_EXERCISE PROMPT:_
State how many lines in the data below contain the word "viewer". Reply with the number alone.

_RECORDS PROVIDED:_
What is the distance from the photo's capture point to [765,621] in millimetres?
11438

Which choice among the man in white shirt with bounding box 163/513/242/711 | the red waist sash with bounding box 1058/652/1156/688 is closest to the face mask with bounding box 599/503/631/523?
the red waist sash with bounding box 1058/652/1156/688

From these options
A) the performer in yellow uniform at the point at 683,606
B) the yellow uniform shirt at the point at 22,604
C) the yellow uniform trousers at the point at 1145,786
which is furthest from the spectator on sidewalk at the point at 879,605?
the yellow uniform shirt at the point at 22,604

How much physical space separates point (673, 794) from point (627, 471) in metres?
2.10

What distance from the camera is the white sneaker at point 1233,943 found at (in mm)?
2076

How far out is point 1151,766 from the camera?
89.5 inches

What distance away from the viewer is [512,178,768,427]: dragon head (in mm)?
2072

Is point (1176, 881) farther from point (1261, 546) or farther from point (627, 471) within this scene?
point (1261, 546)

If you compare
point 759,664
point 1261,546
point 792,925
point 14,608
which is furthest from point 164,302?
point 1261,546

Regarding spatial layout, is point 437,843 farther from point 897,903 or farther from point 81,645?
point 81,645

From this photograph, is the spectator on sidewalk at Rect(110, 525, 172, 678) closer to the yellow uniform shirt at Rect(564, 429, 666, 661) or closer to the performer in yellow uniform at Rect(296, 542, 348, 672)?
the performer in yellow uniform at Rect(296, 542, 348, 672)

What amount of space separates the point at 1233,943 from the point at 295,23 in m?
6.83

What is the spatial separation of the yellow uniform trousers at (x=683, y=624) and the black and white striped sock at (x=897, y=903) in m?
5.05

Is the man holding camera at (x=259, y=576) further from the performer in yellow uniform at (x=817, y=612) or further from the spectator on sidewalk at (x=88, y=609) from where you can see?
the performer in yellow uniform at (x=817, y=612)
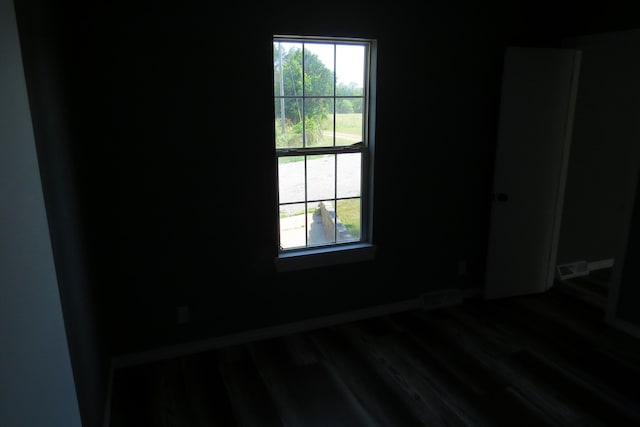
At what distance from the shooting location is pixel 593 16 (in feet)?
11.4

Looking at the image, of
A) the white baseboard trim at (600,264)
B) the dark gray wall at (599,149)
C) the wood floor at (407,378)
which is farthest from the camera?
the white baseboard trim at (600,264)

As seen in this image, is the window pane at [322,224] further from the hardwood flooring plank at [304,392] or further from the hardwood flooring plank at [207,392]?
the hardwood flooring plank at [207,392]

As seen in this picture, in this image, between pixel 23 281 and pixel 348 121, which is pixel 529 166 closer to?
pixel 348 121

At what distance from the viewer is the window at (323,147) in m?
2.96

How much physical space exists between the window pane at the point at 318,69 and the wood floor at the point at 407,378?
1.78 metres

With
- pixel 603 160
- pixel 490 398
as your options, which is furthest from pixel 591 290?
pixel 490 398

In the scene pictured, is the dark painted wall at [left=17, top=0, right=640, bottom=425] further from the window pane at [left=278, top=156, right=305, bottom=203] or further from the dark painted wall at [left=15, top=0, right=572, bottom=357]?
the window pane at [left=278, top=156, right=305, bottom=203]

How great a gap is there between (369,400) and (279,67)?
2149 mm

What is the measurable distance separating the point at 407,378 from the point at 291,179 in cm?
151

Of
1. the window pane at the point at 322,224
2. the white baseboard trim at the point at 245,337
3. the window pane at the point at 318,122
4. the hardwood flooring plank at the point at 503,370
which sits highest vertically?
the window pane at the point at 318,122

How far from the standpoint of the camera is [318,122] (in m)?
3.07

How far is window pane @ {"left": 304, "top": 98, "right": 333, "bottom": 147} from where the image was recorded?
3.02 m

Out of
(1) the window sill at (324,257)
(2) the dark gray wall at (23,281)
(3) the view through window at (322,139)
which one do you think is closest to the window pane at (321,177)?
(3) the view through window at (322,139)

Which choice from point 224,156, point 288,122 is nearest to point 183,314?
point 224,156
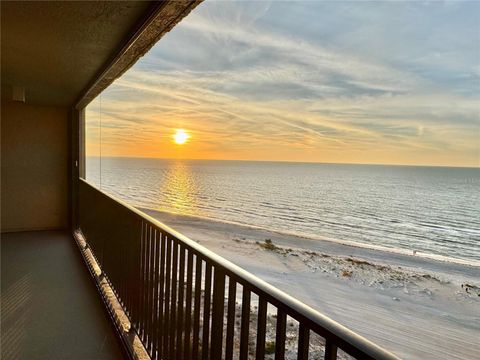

_REPLY TO THE EXERCISE:_
2